Time to talk about some books I’ve read in the last few weeks methinks.
Shaman by Kim Stanley Robinson

Yes Kim Stanley Robinson, the science fiction author who talks about habitable planets and generational spaceships wrote a story set 30,000 years ago with a cro-magnon as a protagonist. And guess what? I loved it. This book brought out a special respect in me for our early ancestors. I can’t bear to call them primitive anymore. Why? Even in the absence of any modern tools or technology or the wide grasp of knowledge that we have, these people made their own clothing, built their huts (however rudimentary that may have been), hunted for and preserved their food and still found time to leave behind some spectacular cave art.
The book begins with the protagonist having to do a “wander”- a 2 week ordeal alone in the wild. At the start, he is stripped naked and sent out with absolutely nothing but his body and is expected to come back two weeks later with clothing and some ornaments (a claw or two if possible). Needless to say you needed to have been able to hunt the food to eat and survive. Compare that with the modern state of existence. How many of us collapse when the air conditioning in our rooms fail? Sure we can upload a post on instagram but can we survive a day in wilderness with no tools to start with?
Sure, there’s a lot of blood and gore and hunts in the book and at times this was too much for me- a vegetarian aspiring to be vegan. But this was characteristic of existence 30,000 years ago- agriculture did not yet exist and humans hunted animals to eat and to survive. But the book also brings out how precarious human existence was and how close to starvation people always were. Take spring for example- we look upon spring benevolently today because it is the season of renewal. But for our ancestors spring was probably the worst season. Almost all the meat stored from the previous summer would have run out, the weather would still be cold and nothing would have grown yet for them to forage. The author describes how the same characters fill out during feasts in summer and autumn and then slowly shed their fat over winter and are absolutely lean during spring.
Some of the book revolves around the spectacular cave art that the shamans of the various clans execute in a cave. Robinson took inspiration for this from the real life cave drawings at the Chauvet cave in France. This makes me want to be able to visit at some point in the future (even though the actual caves are closed and visits are only possible to a museum replica).
The Mistborn Series by Brandon Sanderson (the first three books)

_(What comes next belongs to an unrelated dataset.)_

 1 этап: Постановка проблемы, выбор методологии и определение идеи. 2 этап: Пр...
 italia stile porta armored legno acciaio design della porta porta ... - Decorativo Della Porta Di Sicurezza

Thanks to my sister for introducing this series and author to me. I thoroughly enjoyed myself reading The Final Empire, The Well of Ascension and the Hero of the Ages. The series checks all the boxes for good fantasy- good plot, new kind of magic, large cast of fun characters, seemingly impossible to overthrow dark lord, inscrutable background story stretching thousands of years into the past- so on and so forth.
If you like fantasy and a good story, you should definitely give these books a try.

So what are you reading this World Book Day?
I’m still working my way through ‘the fountain at St. James Court/portrait of an artist as an old woman by Sena Jeter Naslund.
yeah ,ancient art seems amazing to me. Survival was so hard ,yet he had time to paint! Unbelievable. Modern human life seems so insignificant compared to that.